Before printing the listing, strip out its pictures and keep everything else exact.

* Provided material
==================================================
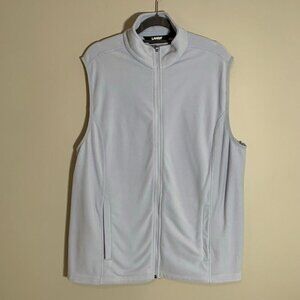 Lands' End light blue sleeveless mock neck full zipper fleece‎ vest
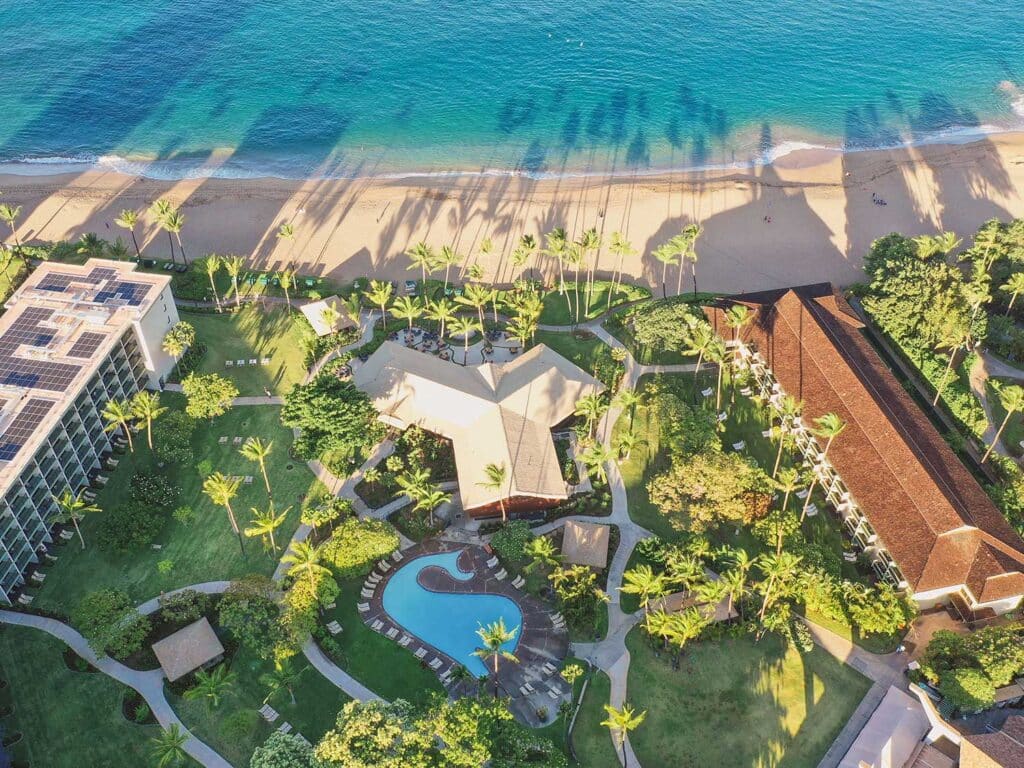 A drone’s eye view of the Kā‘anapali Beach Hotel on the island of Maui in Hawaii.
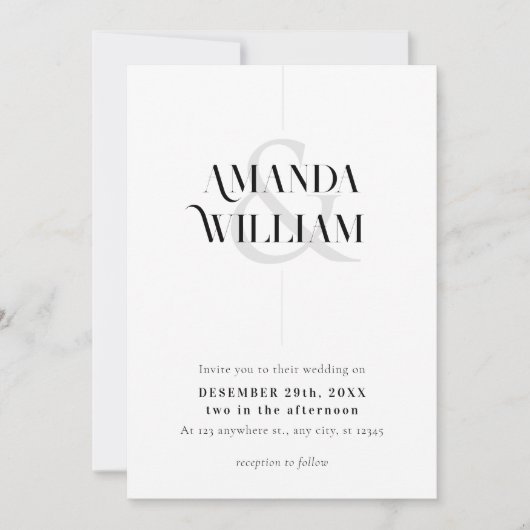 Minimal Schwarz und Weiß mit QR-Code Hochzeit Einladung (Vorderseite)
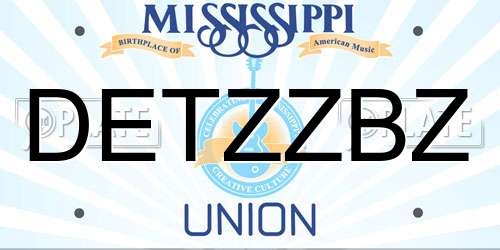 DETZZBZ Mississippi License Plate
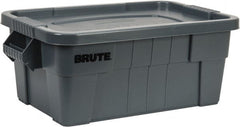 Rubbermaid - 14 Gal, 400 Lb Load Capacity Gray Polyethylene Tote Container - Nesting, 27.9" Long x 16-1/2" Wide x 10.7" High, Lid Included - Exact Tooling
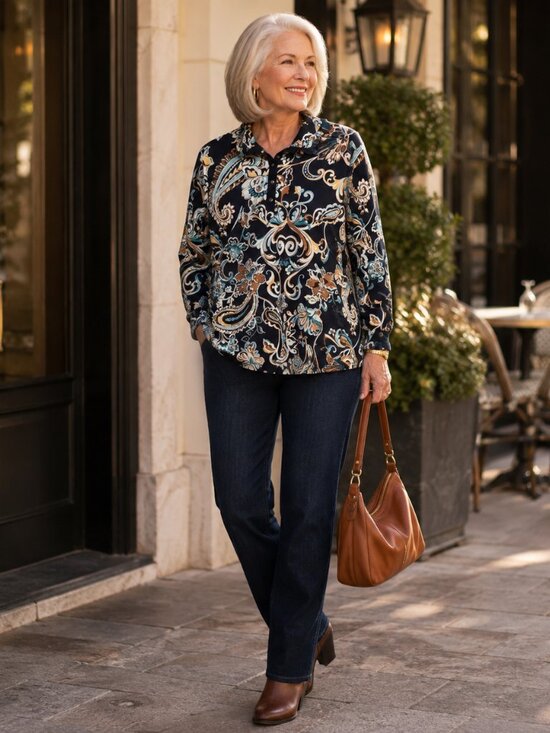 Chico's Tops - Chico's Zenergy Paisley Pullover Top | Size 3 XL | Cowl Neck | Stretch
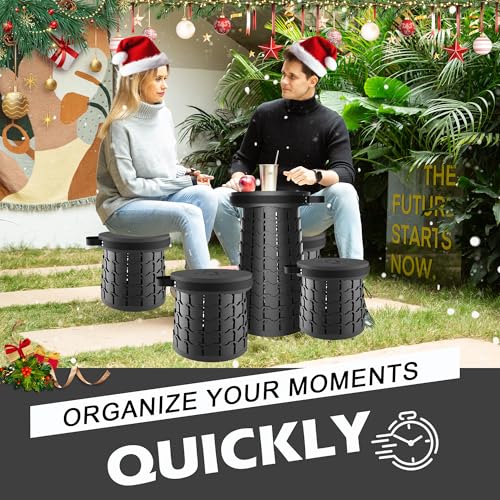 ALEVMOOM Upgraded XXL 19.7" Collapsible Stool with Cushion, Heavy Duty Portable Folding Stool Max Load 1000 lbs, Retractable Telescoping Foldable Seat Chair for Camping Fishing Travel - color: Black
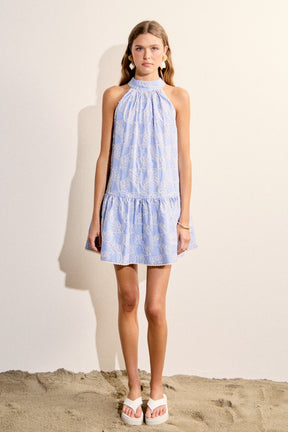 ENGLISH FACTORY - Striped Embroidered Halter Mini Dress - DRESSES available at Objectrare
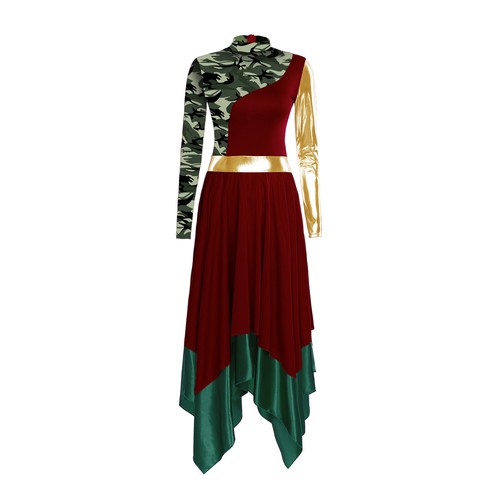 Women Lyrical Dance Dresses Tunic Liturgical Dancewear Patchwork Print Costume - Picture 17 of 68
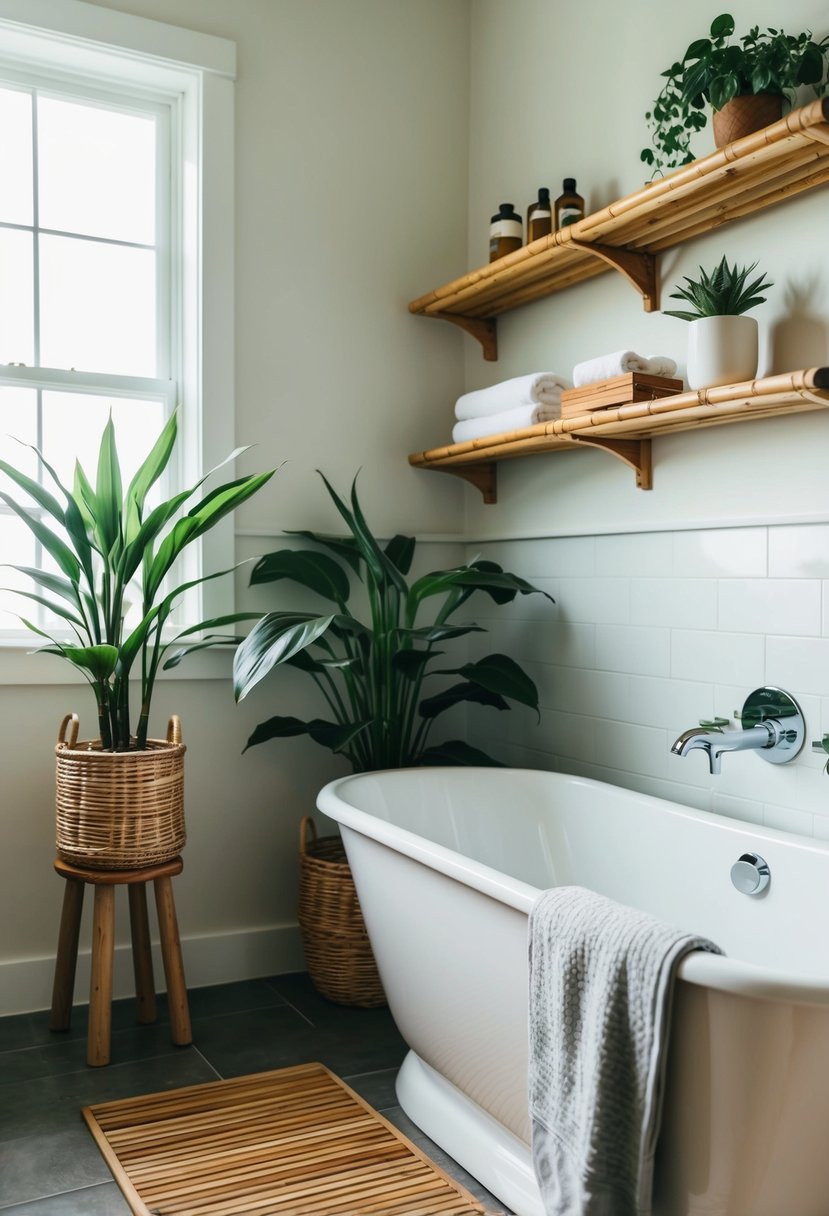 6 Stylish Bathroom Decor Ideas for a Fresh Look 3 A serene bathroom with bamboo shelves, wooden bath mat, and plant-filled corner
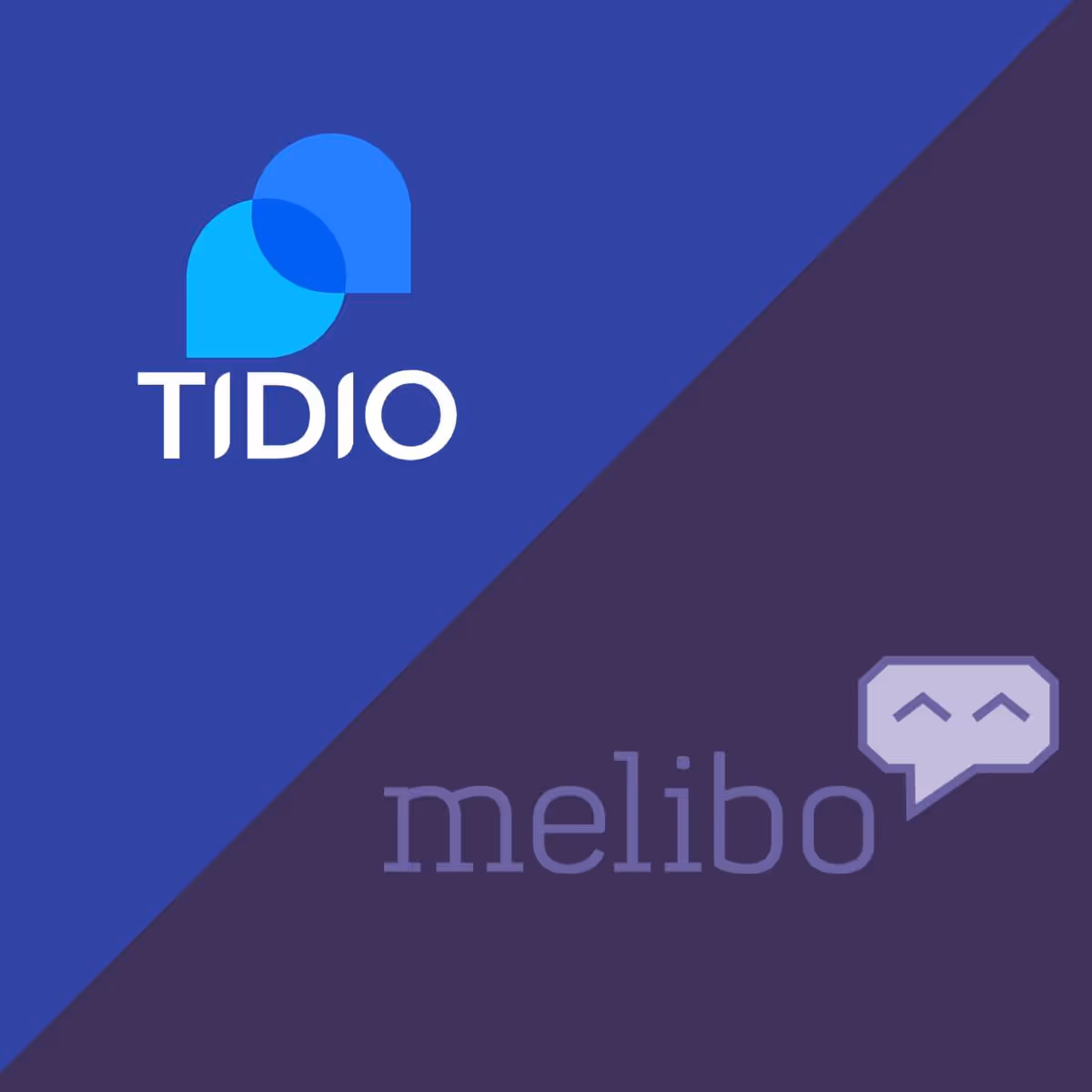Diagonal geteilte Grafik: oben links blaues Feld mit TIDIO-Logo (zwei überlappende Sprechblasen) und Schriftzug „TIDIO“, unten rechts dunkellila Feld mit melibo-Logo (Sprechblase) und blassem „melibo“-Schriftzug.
==================================================
* Exercise output
 Lands' End light blue sleeveless mock neck full zipper fleece‎ vest
 A drone’s eye view of the Kā‘anapali Beach Hotel on the island of Maui in Hawaii.
 Minimal Schwarz und Weiß mit QR-Code Hochzeit Einladung (Vorderseite)
 DETZZBZ Mississippi License Plate
 Rubbermaid - 14 Gal, 400 Lb Load Capacity Gray Polyethylene Tote Container - Nesting, 27.9" Long x 16-1/2" Wide x 10.7" High, Lid Included - Exact Tooling
 Chico's Tops - Chico's Zenergy Paisley Pullover Top | Size 3 XL | Cowl Neck | Stretch
 ALEVMOOM Upgraded XXL 19.7" Collapsible Stool with Cushion, Heavy Duty Portable Folding Stool Max Load 1000 lbs, Retractable Telescoping Foldable Seat Chair for Camping Fishing Travel - color: Black
 ENGLISH FACTORY - Striped Embroidered Halter Mini Dress - DRESSES available at Objectrare
 Women Lyrical Dance Dresses Tunic Liturgical Dancewear Patchwork Print Costume - Picture 17 of 68
 6 Stylish Bathroom Decor Ideas for a Fresh Look 3 A serene bathroom with bamboo shelves, wooden bath mat, and plant-filled corner
Diagonal geteilte Grafik: oben links blaues Feld mit TIDIO-Logo (zwei überlappende Sprechblasen) und Schriftzug „TIDIO“, unten rechts dunkellila Feld mit melibo-Logo (Sprechblase) und blassem „melibo“-Schriftzug.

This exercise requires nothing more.